# PASSAGE SHOWN
──────────
It would be unfair of me to say that I didn't like the people, as I didn't meet many, if any, real citizens of Jerusalem. But the people I did meet, from the taxi drivers I rode with, to a barrage of street vendors, was a constant stream of people trying to hit me up for money. And not taking "No, thank you" as an answer. Today, near the Garden of Gethsemane on the Mount of Olives, a guy kept trying to put an olive branch in my hand, not just out of kindness, but wanting money. I kept giving it back or resisting, and he kept saying that he could give me change. And he kept following me around. I finally had to scream "I don't want it" at him. Another guy, near the camel, kept trying to get me to buy a souvenir book of Jerusalem, to the point of following me back to (and nearly into) my taxi.

Even the 4-hour tour taxi driver, a guy named David who seemed nice and stuck to our set price, asked me if I wanted him to drive me to Eilat tomorrow, instead of having to take a public bus. His price was probably fair from his end, but was at least 4 times what I could really consider as making sense to me (especially as I already paid for the bus). I told David no, he tried a little negotiating, which is fine, but I still said no and explained it just wouldn't work. And he must have asked me about 50 more times. Seriously.
──────────
# PROVIDED MATERIAL
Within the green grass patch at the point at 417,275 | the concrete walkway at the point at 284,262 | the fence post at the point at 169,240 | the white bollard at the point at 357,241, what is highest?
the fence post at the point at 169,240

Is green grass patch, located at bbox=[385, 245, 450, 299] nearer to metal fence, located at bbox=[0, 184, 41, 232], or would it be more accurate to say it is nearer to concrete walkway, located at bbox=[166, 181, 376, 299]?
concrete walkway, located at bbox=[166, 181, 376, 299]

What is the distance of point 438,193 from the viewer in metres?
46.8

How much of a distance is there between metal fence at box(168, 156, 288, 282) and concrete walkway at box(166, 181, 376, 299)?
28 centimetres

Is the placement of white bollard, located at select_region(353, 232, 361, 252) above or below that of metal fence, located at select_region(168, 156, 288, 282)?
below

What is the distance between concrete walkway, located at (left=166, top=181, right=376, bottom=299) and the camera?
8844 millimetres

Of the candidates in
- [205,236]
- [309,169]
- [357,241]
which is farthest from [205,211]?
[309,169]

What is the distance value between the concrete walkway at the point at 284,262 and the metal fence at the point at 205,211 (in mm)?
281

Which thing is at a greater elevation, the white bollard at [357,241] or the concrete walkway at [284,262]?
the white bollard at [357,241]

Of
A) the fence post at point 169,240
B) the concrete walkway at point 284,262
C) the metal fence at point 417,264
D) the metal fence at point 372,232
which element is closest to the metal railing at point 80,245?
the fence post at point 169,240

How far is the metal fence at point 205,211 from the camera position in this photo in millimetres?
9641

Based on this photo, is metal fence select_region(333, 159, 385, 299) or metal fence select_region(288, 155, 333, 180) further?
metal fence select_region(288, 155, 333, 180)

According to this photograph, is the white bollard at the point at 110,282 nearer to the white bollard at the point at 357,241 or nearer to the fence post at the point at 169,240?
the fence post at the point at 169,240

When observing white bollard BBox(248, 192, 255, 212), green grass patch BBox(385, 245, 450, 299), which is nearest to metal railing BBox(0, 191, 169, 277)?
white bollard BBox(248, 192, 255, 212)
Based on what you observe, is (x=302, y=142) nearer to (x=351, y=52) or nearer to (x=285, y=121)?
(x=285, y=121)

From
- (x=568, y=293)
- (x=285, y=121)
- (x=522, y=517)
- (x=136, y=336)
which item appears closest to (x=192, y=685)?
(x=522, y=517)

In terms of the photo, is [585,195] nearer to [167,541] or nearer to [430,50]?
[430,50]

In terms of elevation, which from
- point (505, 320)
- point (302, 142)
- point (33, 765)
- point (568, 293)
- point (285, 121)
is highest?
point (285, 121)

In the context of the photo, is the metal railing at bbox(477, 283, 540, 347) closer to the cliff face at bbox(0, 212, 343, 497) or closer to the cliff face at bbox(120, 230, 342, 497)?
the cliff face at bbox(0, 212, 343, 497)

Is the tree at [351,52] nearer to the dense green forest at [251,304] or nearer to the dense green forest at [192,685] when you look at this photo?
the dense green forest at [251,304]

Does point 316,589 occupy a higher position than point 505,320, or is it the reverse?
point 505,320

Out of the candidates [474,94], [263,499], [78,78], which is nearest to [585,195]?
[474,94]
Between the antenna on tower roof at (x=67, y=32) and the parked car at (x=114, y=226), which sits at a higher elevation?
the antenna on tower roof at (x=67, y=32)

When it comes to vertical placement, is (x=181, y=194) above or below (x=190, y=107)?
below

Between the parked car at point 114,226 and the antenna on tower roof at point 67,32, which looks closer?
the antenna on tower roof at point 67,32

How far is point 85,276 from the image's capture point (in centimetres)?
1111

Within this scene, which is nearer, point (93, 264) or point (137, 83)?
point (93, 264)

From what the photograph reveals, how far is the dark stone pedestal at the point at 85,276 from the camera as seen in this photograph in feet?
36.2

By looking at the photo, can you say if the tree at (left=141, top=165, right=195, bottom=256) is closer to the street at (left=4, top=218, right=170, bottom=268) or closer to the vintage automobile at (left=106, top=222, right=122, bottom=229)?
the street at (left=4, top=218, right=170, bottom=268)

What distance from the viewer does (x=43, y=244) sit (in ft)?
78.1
──────────
# WHAT YOU WILL DO
A: In the Jerusalem travel account, what was the name of the taxi driver on the 4-hour tour?
B: List every place name that appears in the Jerusalem travel account.
C: Based on the Jerusalem travel account, say whether each statement agrees with it, answering yes or no and quoting the words that decide it: (i) The writer had already paid for the bus to Eilat. (ii) The man with the olive branch gave up after the writer handed it back once. (iii) The man selling the souvenir book followed the writer back to the taxi.

# SOLUTIONS TO THE PROBLEMS
A: David

B: Jerusalem, the Garden of Gethsemane, the Mount of Olives, Eilat

C:
(i) Yes: "especially as I already paid for the bus"
(ii) No: "I kept giving it back or resisting, and he kept saying that he could give me change. And he kept following me around."
(iii) Yes: "to the point of following me back to (and nearly into) my taxi"